Sergey Lavrov's statement "то, думаю, можно забыть о разговорах о территориальной целостности Грузии," that we can 'forget about Georgian territorial integrity', in its fullness, was actually confined to a state of conflict, and not an open threat as it is often presented and read in newspaper or online headlines. The other half of the qoute reads "...потому что заставить осетин и абхазов согласиться с такой логикой, что их можно силой вернуть в грузинское государство, для них будет невозможно" '...because to compel the Ossetins and Abkhazis to agree with the logic that they can be returned by force to the Georgian state, is impossible for them'. If any country needed to resort to the use of force against the people it wished to retain, in order to maintain its territorial integrity, everybody would recognise there was a problem with the word 'integrity'. At this stage in events that is definitely the case so Mr Lavrov's words are much more understandable, and less threatening, when heard in full.
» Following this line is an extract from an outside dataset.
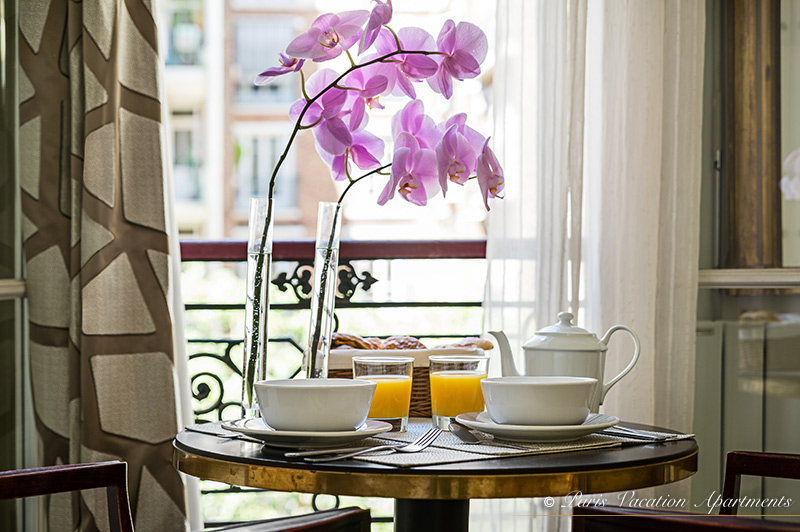 (05)-Breakfast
As far as this European observer is concerned, however, Russia's high-handedness is ultimately gravely damaging. To regurgitate the appropriate hackneyed cliché, two wrongs do not make a right. Today Russia appears, through fault or mistake, or misinterpretation, to be engaged in precisely the sort of unilateral belligerence for which it has repeatedly chastised the United States under Bush, replete with the projection of force beyond its borders. If the dispute is over the status, security and integrity of two border provinces, there exist international bodies which have the capacity to oversee transparent processes in order to determine where the inhabitants of those regions wish to pursue their aspirations. Russia could have turned to any number of forums from the CIS to the UN to the Council of Europe to legitimise its claims in protecting its own citizens. Its unilateralism has concerned many European capitals (though tellingly, those with close energy ties to Moscow, notably Berlin and Paris, have the calmest of European outlooks on the situation) which carries the risk of Europe [as a whole] continuing to distrust Russia and side with the United States yet further.